For stateful services like databases, always use the database’s native export tools (pg_dump/mysqldump from sections 1.1 and 1.2) rather than backing up volume files directly.

For file-storage volumes (Nextcloud data, Nginx static assets), the tar approach with read-only mounts is perfectly safe.


3. File and Configuration Backups

3.1 Incremental Backups with rsync

#!/bin/bash
# rsync_backup.sh — Incremental file sync
SOURCE_DIRS=(
    "/etc/nginx"
    "/etc/letsencrypt"
    "/home"
    "/var/www"
)
BACKUP_DIR="/var/backups/files"
TIMESTAMP=$(date +%Y%m%d_%H%M%S)

mkdir -p "$BACKUP_DIR"

for dir in "${SOURCE_DIRS[@]}"; do
    dir_name=$(echo "$dir" | tr '/' '_')
    # Hard-link-based incremental backups (Time Machine style)
    latest_link="${BACKUP_DIR}/latest_${dir_name}"
    target="${BACKUP_DIR}/${dir_name}_${TIMESTAMP}"

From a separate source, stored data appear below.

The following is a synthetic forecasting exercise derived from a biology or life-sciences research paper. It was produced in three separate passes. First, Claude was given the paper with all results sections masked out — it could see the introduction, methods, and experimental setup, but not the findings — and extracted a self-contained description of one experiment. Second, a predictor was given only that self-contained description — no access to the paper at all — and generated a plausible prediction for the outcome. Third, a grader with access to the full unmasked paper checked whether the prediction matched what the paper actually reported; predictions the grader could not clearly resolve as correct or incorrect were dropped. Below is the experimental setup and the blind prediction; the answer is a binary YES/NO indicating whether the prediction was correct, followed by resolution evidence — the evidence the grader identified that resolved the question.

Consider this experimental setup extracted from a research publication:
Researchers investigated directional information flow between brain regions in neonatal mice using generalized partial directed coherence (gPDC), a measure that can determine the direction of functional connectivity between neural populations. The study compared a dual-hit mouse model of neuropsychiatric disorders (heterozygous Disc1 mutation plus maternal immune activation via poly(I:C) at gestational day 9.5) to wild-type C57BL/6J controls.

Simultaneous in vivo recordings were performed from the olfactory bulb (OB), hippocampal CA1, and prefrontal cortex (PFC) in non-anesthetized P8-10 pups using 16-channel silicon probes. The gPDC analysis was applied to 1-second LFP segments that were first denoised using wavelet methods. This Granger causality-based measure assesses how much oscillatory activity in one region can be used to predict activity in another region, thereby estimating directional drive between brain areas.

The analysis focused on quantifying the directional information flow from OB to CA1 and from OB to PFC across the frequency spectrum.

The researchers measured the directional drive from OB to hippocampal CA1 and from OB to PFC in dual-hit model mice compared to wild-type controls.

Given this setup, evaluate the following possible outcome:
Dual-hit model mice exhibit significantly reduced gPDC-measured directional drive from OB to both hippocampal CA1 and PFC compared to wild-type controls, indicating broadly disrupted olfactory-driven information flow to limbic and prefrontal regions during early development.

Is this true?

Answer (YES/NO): YES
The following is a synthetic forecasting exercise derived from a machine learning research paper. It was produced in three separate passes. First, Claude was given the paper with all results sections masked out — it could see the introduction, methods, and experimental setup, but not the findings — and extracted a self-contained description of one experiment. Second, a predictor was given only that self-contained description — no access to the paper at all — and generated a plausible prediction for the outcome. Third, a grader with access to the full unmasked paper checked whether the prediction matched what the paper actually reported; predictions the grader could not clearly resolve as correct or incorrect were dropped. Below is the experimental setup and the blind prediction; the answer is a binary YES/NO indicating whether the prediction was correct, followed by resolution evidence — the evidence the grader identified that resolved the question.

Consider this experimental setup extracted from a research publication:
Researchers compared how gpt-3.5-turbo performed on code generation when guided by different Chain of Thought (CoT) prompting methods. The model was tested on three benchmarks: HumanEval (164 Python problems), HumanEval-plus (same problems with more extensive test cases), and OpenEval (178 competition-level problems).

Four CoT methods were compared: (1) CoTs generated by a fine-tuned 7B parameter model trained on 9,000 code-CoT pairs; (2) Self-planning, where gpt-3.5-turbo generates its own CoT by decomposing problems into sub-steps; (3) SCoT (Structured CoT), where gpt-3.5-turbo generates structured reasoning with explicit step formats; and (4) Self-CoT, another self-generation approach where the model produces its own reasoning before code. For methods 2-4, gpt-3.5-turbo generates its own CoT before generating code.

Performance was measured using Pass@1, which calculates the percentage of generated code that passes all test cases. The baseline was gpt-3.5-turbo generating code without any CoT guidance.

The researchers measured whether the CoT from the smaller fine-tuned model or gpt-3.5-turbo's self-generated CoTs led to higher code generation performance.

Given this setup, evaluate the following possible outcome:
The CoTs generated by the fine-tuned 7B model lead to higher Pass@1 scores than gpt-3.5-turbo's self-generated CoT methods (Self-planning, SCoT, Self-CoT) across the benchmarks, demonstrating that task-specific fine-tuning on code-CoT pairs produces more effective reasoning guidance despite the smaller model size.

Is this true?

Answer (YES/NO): NO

    rsync -aHAXS --link-dest="$latest_link" \
      "$dir" "$target"

    # Update latest symlink
    rm -f "$latest_link"
    ln -s "$target" "$latest_link"

    echo "✅ rsync backup: $dir$target"
done

The beauty of this approach: the first backup is full, subsequent runs only save changed files. Unchanged files share disk space via hard links — no extra storage cost.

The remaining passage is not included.